Creuser, pas à pas, telle sera la méthode du film d’Alain Kassanda. D’une vieille photo de famille floue et abîmée – telle la racine – au portrait tranquille de son grand-père dans le cœur de Paris – telle la trouvaille. La porte d’entrée par l’histoire familiale ouvre à celle, politique et complexe, du Congo. Réduite et trouée, comme souvent, de silences et d’oublis volontaires.

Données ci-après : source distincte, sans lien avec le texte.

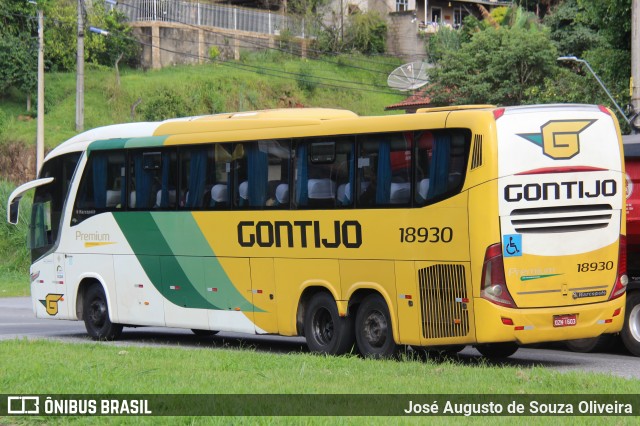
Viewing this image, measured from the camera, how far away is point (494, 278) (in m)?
14.3

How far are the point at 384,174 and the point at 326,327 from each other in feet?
8.49

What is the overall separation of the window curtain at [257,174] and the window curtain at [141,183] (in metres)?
2.38

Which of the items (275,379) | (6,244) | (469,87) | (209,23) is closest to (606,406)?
(275,379)

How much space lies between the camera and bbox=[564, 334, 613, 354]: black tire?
704 inches

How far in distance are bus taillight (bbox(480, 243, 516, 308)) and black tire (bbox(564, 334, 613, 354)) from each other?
4.09 m

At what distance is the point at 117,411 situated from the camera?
1012 cm

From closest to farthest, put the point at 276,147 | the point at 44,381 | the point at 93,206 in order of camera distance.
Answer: the point at 44,381, the point at 276,147, the point at 93,206

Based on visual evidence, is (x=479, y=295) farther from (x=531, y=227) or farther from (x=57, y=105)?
(x=57, y=105)

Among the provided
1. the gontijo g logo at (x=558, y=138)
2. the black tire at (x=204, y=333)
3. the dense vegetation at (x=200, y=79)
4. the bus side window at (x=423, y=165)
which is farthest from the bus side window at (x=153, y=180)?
the dense vegetation at (x=200, y=79)

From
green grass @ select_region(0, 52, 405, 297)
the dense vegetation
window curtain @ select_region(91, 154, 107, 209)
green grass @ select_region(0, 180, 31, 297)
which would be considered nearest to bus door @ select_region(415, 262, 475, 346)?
window curtain @ select_region(91, 154, 107, 209)

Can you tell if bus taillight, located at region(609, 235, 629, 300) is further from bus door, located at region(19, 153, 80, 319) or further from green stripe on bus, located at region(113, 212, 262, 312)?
bus door, located at region(19, 153, 80, 319)

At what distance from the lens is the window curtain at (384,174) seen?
15586mm

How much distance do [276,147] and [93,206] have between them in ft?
15.0

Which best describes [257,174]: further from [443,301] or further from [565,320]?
[565,320]
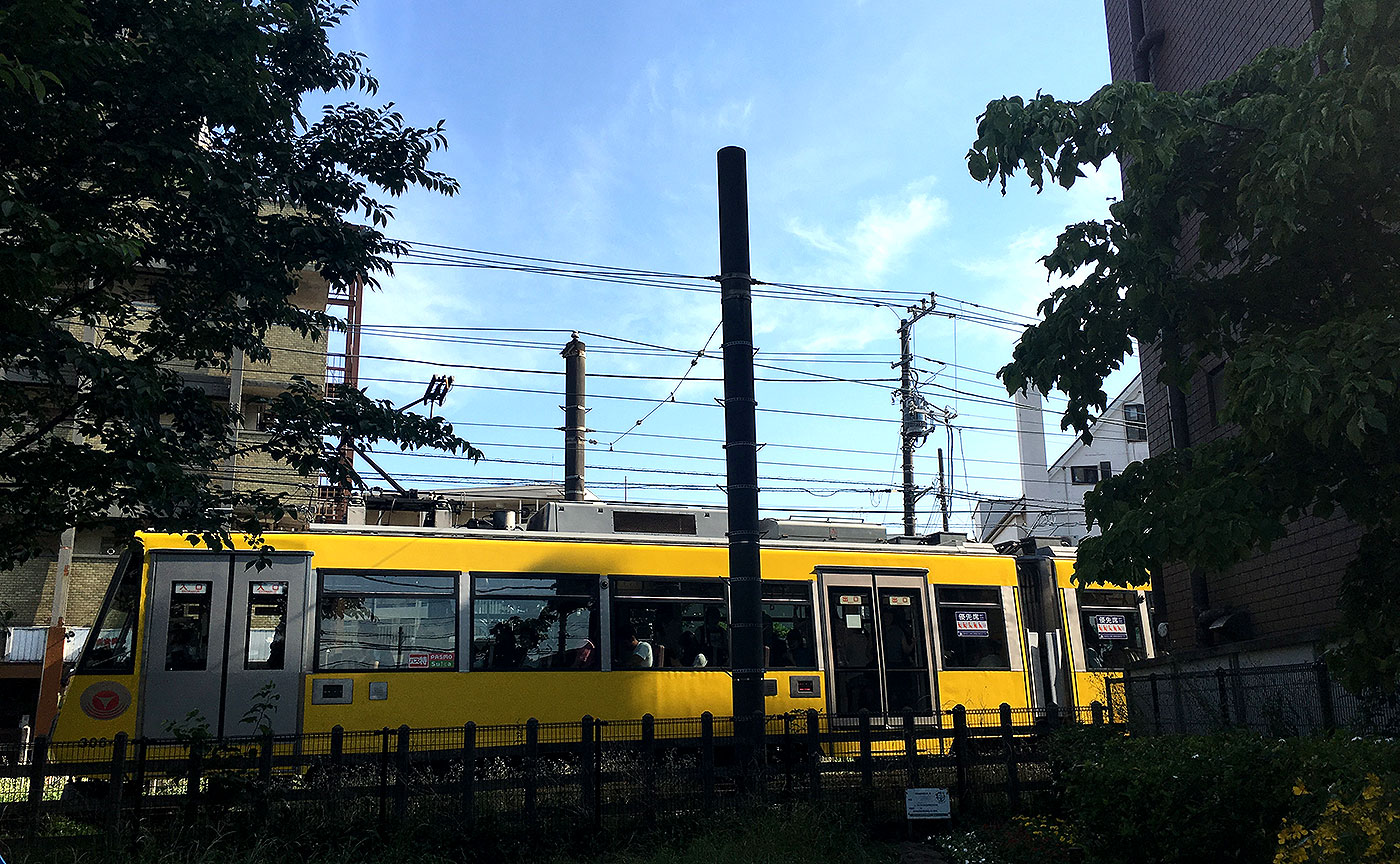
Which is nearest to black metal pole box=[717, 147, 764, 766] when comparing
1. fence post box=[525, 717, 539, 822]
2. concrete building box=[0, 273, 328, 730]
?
fence post box=[525, 717, 539, 822]

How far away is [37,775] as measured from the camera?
390 inches

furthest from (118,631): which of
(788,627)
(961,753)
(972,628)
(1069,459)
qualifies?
(1069,459)

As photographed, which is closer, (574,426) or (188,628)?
(188,628)

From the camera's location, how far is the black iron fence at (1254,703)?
10547 millimetres

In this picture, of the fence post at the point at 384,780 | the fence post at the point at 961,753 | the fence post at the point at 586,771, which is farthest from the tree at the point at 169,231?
the fence post at the point at 961,753

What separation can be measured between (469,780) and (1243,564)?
9.41 meters

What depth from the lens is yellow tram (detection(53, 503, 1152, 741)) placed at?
1442 centimetres

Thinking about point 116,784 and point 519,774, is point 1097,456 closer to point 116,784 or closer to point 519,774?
point 519,774

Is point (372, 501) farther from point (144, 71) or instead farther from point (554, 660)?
point (144, 71)

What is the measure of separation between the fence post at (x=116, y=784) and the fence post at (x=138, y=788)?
4.4 inches

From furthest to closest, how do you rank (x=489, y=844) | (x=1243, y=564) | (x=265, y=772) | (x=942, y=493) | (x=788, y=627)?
(x=942, y=493) < (x=788, y=627) < (x=1243, y=564) < (x=489, y=844) < (x=265, y=772)

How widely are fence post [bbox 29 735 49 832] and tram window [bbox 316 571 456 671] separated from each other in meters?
4.82

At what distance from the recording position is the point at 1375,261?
27.7ft

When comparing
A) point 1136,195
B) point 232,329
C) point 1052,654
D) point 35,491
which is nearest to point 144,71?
point 232,329
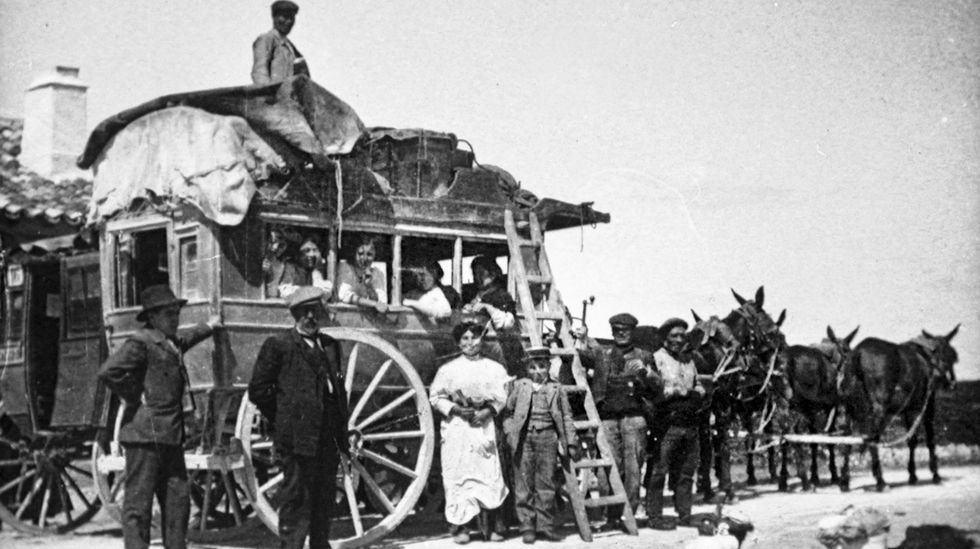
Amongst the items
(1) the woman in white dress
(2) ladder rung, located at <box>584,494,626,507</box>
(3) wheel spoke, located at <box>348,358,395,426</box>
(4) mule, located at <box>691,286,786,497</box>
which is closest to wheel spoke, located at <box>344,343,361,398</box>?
(3) wheel spoke, located at <box>348,358,395,426</box>

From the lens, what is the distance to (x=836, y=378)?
16516 millimetres

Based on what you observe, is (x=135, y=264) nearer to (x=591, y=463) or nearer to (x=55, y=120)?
(x=591, y=463)

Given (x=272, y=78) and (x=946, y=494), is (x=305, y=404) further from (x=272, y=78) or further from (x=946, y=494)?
(x=946, y=494)

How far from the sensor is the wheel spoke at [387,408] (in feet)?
33.0

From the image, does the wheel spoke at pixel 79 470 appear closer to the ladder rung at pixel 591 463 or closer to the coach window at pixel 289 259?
the coach window at pixel 289 259

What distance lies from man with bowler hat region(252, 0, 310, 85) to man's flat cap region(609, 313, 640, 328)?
3631 millimetres

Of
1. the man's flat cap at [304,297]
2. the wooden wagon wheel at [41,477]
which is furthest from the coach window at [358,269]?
the wooden wagon wheel at [41,477]

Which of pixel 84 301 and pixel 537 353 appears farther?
pixel 84 301

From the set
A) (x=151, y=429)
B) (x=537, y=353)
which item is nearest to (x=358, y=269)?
(x=537, y=353)

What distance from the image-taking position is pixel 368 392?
400 inches

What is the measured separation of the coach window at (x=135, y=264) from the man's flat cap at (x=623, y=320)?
4.09m

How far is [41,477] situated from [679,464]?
605 cm

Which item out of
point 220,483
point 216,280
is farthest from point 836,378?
point 216,280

Économe dans sa composition, Colette et Justin avance avec pour outils principaux les classiques du genre : la voix émouvante et frontale du cinéaste en off, des archives filmées de la colonisation du Congo par la Belgique et le traditionnel plan des grands-parents dans leur fauteuil, habillé·es avec élégance pour la caméra. Les archives coloniales qu’analyse Kassanda traduisent le regard froid des colonisateurs qui ont opéré le processus de déshumanisation des Congolais·es par l’humiliation et la confiscation de leur image. Témoins d’une prétendue « œuvre civilisatrice », ces images ne révèlent que la violence, physique et politique : des exactions commises sous l’autorité du roi Léopold II jusqu’à ces deux petites filles blanches qui jouent avec un enfant noir enfermé dans une cage. De sa voix suave, le cinéaste cherche à briser les commentaires abjects qui dominent les plans. Il muselle le discours des images capturées par les colonisateurs en révélant l’obscénité de leur fabrication. Tombe la sentence : les images racontent toujours bien plus ceux qui les ont faites que ceux qui y sont représentés.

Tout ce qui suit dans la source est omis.